Les accords interviennent dans un contexte où l'UE cherche à diversifier ses partenariats commerciaux et politiques. Le Conseil de l'Union Européenne a présenté le paquet comme partie de l'effort européen pour renforcer les relations commerciales mondiales, à un moment d'instabilité géopolitique et de pressions protectionnistes.
La signature des accords ouvre la phase des approbations finales. Du côté de l'UE, le Parlement Européen et le Conseil de l'Union Européenne restent les acteurs principaux de la procédure, et l'application complète de l'Accord Global Modernisé dépend des ratifications nationales nécessaires.

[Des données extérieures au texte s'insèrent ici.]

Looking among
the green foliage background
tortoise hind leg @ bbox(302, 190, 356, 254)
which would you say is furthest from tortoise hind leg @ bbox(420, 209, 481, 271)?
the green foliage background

Les relations UE-Mexique ont jusqu'à présent été régies par l'Accord de Partenariat Économique, de Coordination Politique et de Coopération, connu sous le nom de Global Agreement, entré en vigueur en 2000. Les négociations pour moderniser ce cadre ont commencé en 2016 et ont été conclues le 17 janvier 2025.
Le Mexique est l'un des partenaires stratégiques de l'UE en Amérique Latine et dans les Caraïbes. Le Service Européen d'Action Extérieure décrit la relation UE-Mexique comme étant à un moment d'opportunité et mentionne que le Mexique est le deuxième pays en taille et la deuxième économie d'Amérique Latine.
Le Conseil de l'Union Européenne a autorisé la signature des accords le 11 mai 2026. Après la signature, le processus se poursuit par l'accord du Parlement Européen, la décision du Conseil concernant la conclusion des accords et, pour l'Accord Global Modernisé, les ratifications nécessaires dans les États membres de l'UE et au Mexique.